Now, before I go any further, I have not yet taken the bar exam. I am going to undertake that harrowing journey shortly after graduating this spring. I cannot speak personally to the process, but I have spoken to many new lawyers about their experience, and I have kept track of the bar exam situation over the last few years, including the downturn in passages rates (and the subsequent panic attacks it has induced).

I think the culprit for the decline are the schools, but I don’t think they can solve the problem by rethinking their curriculum. Rather, schools need to either maintain their admission standards in the face of declining admissions or close down altogether. During the recession not too long ago, a large number of new law school graduates couldn’t get jobs. This, in turn, led to a decline in applicants to law schools. Law schools responded by lowering admission rates. As a result, a large number of under-qualified students ended up receiving offers of admission. It really should come as no surprise that those students struggled with the bar exam. I often tell students that LSAT scores are not indicative of performance in law school, but they do correlate with bar passage rates.

If I tried to get a CPA, taking preparatory classes would only do so much for me because I am pretty terrible at math. Consequently, I have a hard time accepting that a change in curriculum will lead to better results. The students at many lower ranked schools—those who got in on the strength of a well-below median LSAT score—are, generally speaking, probably doing themselves a disservice by going to law school. Making bar courses mandatory might improve things a little bit, but it is still often going to be like fitting a square peg into a round hole. Law schools had no business lowering their admission standards—I, and others, place the blame squarely on their shoulders.

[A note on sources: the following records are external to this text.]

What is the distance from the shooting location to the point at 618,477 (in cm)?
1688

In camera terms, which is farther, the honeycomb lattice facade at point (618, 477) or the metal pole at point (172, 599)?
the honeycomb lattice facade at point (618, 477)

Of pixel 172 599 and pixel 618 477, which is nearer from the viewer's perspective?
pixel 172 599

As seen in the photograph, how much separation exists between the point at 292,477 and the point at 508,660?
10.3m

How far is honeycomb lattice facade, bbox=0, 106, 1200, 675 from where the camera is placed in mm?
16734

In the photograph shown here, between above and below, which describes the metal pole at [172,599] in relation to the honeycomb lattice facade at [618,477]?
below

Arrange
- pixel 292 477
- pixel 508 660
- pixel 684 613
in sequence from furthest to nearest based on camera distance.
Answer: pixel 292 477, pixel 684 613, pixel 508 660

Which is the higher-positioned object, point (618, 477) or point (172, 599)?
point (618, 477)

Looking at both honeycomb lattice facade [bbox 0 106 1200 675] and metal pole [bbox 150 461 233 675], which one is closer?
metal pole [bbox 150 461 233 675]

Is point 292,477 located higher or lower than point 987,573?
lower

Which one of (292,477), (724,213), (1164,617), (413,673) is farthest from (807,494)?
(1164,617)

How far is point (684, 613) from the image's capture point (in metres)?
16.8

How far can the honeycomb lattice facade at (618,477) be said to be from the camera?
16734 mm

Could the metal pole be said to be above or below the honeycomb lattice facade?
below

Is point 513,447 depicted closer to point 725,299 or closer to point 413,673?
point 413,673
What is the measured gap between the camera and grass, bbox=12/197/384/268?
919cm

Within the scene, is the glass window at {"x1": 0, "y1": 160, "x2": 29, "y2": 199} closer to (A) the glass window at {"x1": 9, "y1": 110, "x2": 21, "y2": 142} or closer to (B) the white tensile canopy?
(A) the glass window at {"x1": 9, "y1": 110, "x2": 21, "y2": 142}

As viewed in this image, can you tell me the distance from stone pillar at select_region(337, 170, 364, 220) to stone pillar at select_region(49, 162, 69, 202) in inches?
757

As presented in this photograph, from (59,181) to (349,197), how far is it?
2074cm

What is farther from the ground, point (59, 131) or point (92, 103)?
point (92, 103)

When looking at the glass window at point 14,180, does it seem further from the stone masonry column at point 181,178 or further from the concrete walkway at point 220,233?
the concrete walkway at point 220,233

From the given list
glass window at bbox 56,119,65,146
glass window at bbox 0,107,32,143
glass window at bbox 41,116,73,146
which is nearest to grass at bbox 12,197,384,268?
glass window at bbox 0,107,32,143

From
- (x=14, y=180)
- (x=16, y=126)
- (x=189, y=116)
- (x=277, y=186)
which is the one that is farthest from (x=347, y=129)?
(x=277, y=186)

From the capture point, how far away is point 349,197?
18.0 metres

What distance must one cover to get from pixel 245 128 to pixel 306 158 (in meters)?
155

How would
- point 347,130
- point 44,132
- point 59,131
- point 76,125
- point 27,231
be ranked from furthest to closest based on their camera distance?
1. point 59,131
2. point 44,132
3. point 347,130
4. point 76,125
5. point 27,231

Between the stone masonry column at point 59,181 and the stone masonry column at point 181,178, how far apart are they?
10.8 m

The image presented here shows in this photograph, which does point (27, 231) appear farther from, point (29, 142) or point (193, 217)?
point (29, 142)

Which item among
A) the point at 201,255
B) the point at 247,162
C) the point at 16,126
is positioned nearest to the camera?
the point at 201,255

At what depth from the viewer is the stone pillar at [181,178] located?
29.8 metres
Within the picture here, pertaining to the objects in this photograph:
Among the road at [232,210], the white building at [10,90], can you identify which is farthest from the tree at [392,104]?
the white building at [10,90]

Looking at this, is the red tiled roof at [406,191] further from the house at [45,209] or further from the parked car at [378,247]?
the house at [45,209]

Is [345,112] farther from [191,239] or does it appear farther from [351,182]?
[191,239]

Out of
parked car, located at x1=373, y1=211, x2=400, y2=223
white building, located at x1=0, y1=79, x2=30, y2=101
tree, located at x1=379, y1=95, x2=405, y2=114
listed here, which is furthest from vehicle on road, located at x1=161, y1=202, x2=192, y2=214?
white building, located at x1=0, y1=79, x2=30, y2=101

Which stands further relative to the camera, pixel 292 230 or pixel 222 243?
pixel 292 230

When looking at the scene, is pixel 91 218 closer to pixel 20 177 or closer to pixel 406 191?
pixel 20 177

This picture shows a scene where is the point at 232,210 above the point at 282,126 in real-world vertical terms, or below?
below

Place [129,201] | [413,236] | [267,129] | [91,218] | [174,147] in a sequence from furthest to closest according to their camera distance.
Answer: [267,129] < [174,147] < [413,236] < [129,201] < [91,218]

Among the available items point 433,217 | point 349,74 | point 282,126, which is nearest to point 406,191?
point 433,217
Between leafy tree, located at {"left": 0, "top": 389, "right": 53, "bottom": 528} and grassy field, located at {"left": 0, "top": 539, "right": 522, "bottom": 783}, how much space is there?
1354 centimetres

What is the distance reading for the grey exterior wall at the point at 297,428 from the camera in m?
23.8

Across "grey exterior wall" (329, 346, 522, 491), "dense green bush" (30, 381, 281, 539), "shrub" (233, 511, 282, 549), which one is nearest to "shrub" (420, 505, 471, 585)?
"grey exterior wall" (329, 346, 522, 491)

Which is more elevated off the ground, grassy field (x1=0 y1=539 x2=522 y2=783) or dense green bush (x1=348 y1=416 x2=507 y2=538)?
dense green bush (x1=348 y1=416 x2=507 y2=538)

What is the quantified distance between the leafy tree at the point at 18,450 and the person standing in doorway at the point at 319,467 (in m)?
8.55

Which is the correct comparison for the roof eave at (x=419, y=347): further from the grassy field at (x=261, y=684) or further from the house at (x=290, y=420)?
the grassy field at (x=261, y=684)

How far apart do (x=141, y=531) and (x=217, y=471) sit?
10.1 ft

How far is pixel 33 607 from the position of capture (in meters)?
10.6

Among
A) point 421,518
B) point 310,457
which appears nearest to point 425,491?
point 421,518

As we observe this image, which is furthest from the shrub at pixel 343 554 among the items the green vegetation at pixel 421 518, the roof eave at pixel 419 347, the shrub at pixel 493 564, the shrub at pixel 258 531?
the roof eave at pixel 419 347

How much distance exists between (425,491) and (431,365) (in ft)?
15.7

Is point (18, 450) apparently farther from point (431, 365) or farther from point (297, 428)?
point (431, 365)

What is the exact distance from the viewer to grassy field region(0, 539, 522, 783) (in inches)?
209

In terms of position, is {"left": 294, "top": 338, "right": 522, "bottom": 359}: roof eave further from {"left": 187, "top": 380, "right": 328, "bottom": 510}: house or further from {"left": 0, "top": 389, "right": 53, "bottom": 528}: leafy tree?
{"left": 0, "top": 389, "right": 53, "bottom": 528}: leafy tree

Now, flipping to the bar examination itself, there are changes taking place in test administration. As I mentioned earlier, New York decided to join 24 other states in adopting the Uniform Bar Exam. Basically, the UBE is a standardized bar examination that is portable across state lines—if you pass it in one jurisdiction, you can use your score to become barred in another UBE state. I think the UBE is great, and I am all for the increased portability. But I don’t think this makes the situation easier on students. The bar exam is still an incredibly difficult exam, regardless of whether it is administered in a more standardized way. The results from new UBE states support this position.

At some point, schools are going to have to stop blaming the bar exam, the students, or the course offerings for their low passage rates. It is their own fault for seeking profits by allowing in students who are statistically more likely to underperform on the bar. It should come as no surprise that the top law schools have passage rates well above ninety percent. Those schools did not lower admission standards, and they have seen no downturn in results. These schools haven’t implemented mandatory bar courses, and their students take the bar in UBE and non-UBE jurisdictions. For the lower ranked law schools, they need to start with the man in the mirror.